According to my theory of music, music is a super-stimulus for the perception of musicality, where musicality is a perceived aspect of speech.
An immediate consequence of this theory is that there should be analogies between aspects of speech and aspects of music. In fact we can divide the various aspects into three main groups:
Most of the development of my theory is concerned with reconciling differences observed between the aspects found in both music and speech, and in explaining the presence of aspects found in music but apparently not in speech. In both cases the reconciliation is achieved by supposing the existence of cortical maps that process the musical aspects, and then demonstrating that the same cortical maps have a plausible role in the processing of speech.
The issue of aspects in speech but not in music can be dealt with simply by supposing that musicality is a perceived property of speech which is a function of only some aspects of speech, and that the aspects not included in the calculation of musicality happen to include phonemes, vocabulary syntax and semantics.
But there may be more specific reasons why these aspects do not appear in the calculation of musicality. To start with, aspects such as vocabulary, syntax and semantics may be part of "higher order" processing, whereas the aspects of speech sound relevant to musicality represent the more fundamental properties of the sounds of speech.
This still leaves phonemes to be dealt with, and in particular the distinctions between different vowels and between different consonants, which appear to have no musical significance.

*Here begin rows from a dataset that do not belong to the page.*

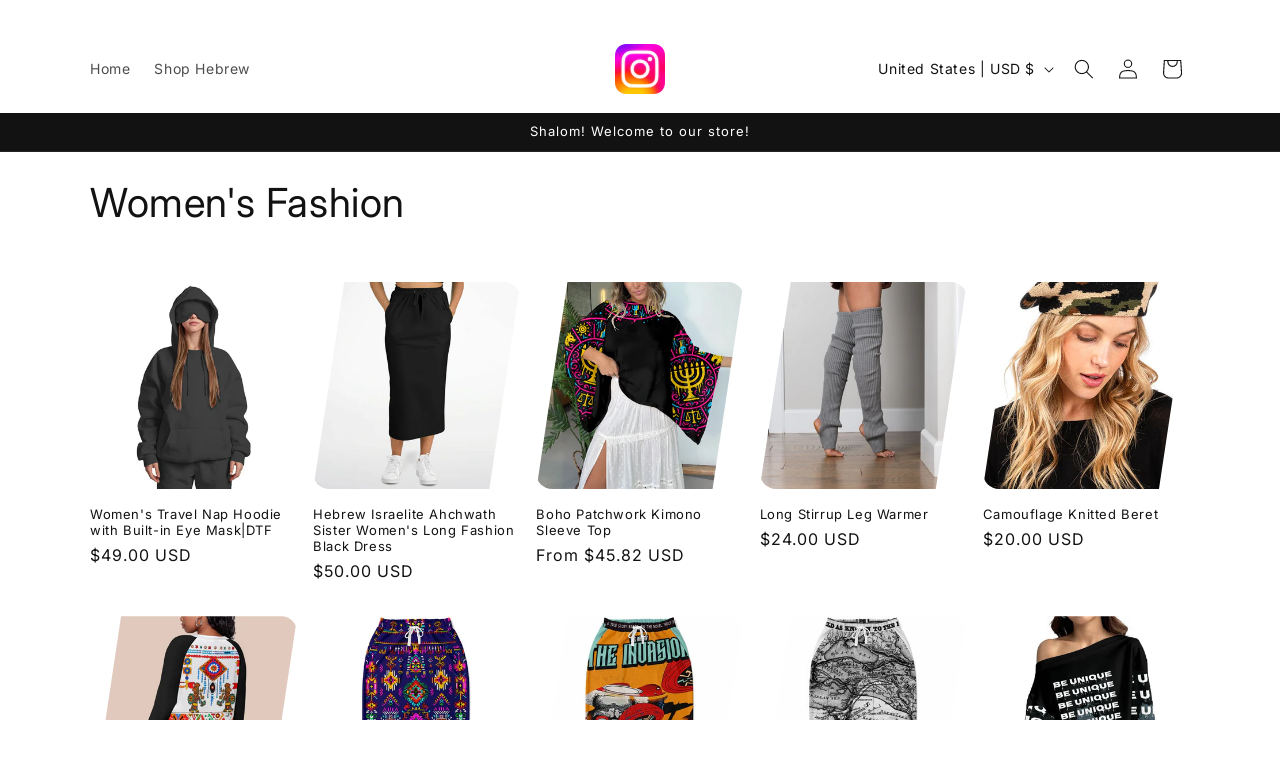

--- FILE ---
content_type: text/javascript
request_url: https://houseofjosephco.store/cdn/shop/t/12/assets/load-more.js?v=160044086875068487181755988562
body_size: 101
content:
(function(){function setupInstance(btn){const gridId=btn.getAttribute("data-grid-id")||"product-grid",grid=document.getElementById(gridId)||document.querySelector("#"+CSS.escape(gridId))||document.querySelector("#product-grid");if(!grid)return;const spinner=btn.querySelector(".loadmore-spinner"),label=btn.querySelector(".loadmore-text");async function loadNextPage(url){btn.disabled=!0,spinner&&(spinner.hidden=!1),label&&(label.textContent="Loading\u2026");try{const res=await fetch(url,{credentials:"same-origin"});if(!res.ok)throw new Error("Network error");const html=await res.text(),doc=new DOMParser().parseFromString(html,"text/html"),nextGrid=doc.querySelector("#product-grid")||doc.querySelector(".embed-product-grid");nextGrid&&Array.from(nextGrid.children).forEach(el=>grid.appendChild(el));const nextBtn=doc.querySelector("[data-loadmore]"),nextUrl=nextBtn?nextBtn.getAttribute("data-next-url"):null;if(nextUrl)btn.setAttribute("data-next-url",nextUrl),btn.disabled=!1,spinner&&(spinner.hidden=!0),label&&(label.textContent="Load more"),"replaceState"in history&&history.replaceState({},"",url);else{spinner&&(spinner.hidden=!0),label&&(label.textContent="No more products"),btn.setAttribute("aria-disabled","true"),btn.style.opacity=.6;try{btn.__io&&btn.__io.disconnect&&btn.__io.disconnect()}catch{}}document.dispatchEvent(new CustomEvent("theme:section:reveal"))}catch(e){console.error(e),spinner&&(spinner.hidden=!0),label&&(label.textContent="Try again"),btn.disabled=!1}}if(btn.addEventListener("click",()=>{const url=btn.getAttribute("data-next-url");url&&loadNextPage(url)}),window.__LOADMORE_AUTO__||btn.hasAttribute("data-auto")){const io=new IntersectionObserver(entries=>{entries.forEach(entry=>{entry.isIntersecting&&btn.getAttribute("data-next-url")&&!btn.disabled&&btn.click()})},{rootMargin:"800px 0px"});io.observe(btn),btn.__io=io}}function init(){const loadAll=!!window.__LOADMORE_LOADALL__,buttons=document.querySelectorAll("[data-loadmore]");buttons.forEach(setupInstance),loadAll&&buttons.forEach(btn=>{const loop=()=>{if(!btn.getAttribute("data-next-url")||btn.getAttribute("aria-disabled")==="true")return;const observer=new MutationObserver(mut=>{if(btn.getAttribute("aria-disabled")==="true"||!btn.getAttribute("data-next-url")){observer.disconnect();return}observer.disconnect(),setTimeout(loop,50)});observer.observe(document.querySelector("body"),{childList:!0,subtree:!0}),btn.click()};loop()})}document.addEventListener("DOMContentLoaded",init),document.addEventListener("shopify:section:load",init)})();
//# sourceMappingURL=/cdn/shop/t/12/assets/load-more.js.map?v=160044086875068487181755988562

One feature of phonemes is that they are automatically discretised as part of the perception of speech. We may compare this to the case for pitch values, which are discretised in music, but not in speech. In general we might expect that maximising the musicality of a speech aspect often causes the aspect to become discrete in music where it is not discrete in speech. But if an aspect (such as phonemes) is already discrete in speech, then there is no opportunity to increase the musicality of that aspect in music by making it more discrete, since it is already as discrete as it can possibly be.
There is another possible explanation for the irrelevance of phonemes to musicality, which comes from consideration of the evolutionary history of language. When the perception of musicality evolved, phonemes may not have been a component of human language. The perception of musicality depended on those components of speech sounds which existed at the time, and those components corresponded to what we now call melody and rhythm.
Note that this explanation does not imply that early language consisted of music. Music at that time, as it is now, was the super-stimulus for perception of musicality of speech, so the perceived musicality of speech was (as it is now) much less than that of music.
We must also presume that the evolution of the perception of musicality preceded the development of music (since you cannot create music until you know subjectively what is and what is not musical).
Recent studies on whistling languages may be relevant to consideration of this explanation. The most famous example of such a language is "Silbo Gomero" (and see the CNN story), which is "spoken" by a very small population of users on Gomera Island in the Canary Islands. Silbo Gomero (or "Silbo" for short), is derived from Spanish by replacing vowels and consonants with particular whistling sounds. It would appear from the description that Silbo is an alternative representation of phonemes as whistles, and not a truly independent language.
A recent fMRI study has demonstrated that the brains of Silbo practitioners respond to Silbo similarly to how most people respond to spoken language, and differently to how most people respond to Silbo (using areas not specifically involved in language perception, and probably just relating to the perception of sound in general). This study demonstrates that the human brain is certainly capable of responding to a melodic language. Of course we should not be too surprised at this, given that humans can respond to language forms significantly different from speech, such as sign language and written language.
A point worth noting is that Silbo does not sound particularly musical, emphasising the distinction between music and speech even for a language all of whose components are also components of music. (There is a sample available at http://www.agulo.net/silbo/silbo1.htm, and also a larger MP3 sample, which appears to have gone offline, perhaps as a result of over-popularity.)
Other more general evidence for the plausibility of a prehistoric melodic/rhythmic language comes from tone languages, such as Mandarin, where pitch values are components of individual words.
It is not too implausible that the first human languages were tone languages which defined words entirely by pitch values. Music contains analogs of voiced sounds in the melody and analogs of consonants in the percussion, which suggests that these early languages contained one vowel and one consonant, and that they had syllables whose boundaries were defined by occurrences of the consonant. Such languages may have had a smaller vocabulary than modern languages; as a need for more words and greater speed of transmission arose, vowels and consonants evolved so that more information could be packed into a given length of sentence.